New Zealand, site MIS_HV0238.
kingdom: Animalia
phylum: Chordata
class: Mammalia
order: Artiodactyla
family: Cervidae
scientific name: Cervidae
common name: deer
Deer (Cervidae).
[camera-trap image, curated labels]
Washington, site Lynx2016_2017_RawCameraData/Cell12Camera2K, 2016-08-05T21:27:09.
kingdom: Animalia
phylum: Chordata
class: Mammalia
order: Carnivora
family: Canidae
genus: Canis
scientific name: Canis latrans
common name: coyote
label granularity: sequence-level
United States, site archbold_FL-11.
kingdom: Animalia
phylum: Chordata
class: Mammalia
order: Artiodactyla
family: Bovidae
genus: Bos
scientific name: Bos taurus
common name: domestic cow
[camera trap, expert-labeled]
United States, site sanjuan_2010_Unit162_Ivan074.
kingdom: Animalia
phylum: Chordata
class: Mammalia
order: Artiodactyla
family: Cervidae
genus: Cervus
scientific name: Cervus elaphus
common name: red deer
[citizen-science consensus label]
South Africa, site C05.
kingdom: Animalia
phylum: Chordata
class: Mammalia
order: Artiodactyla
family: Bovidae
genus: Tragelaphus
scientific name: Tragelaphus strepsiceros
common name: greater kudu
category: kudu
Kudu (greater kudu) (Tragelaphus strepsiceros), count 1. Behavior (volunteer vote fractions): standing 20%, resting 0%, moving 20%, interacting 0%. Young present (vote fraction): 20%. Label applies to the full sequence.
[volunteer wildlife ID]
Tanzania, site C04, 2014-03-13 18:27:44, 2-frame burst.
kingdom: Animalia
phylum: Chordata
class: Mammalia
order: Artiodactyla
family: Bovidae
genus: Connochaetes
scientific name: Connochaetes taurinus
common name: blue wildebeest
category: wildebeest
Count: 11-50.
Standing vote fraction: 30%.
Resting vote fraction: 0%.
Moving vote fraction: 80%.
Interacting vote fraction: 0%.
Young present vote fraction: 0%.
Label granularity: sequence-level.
__________________________________________________
### WHAT YOU ARE ASKED TO DO
Each line from the one containing "Young present vote fraction: 0%." through the end of the material must be returned exactly; no other line should appear.

### ANSWER TO THE PROBLEM
Young present vote fraction: 0%.
Label granularity: sequence-level.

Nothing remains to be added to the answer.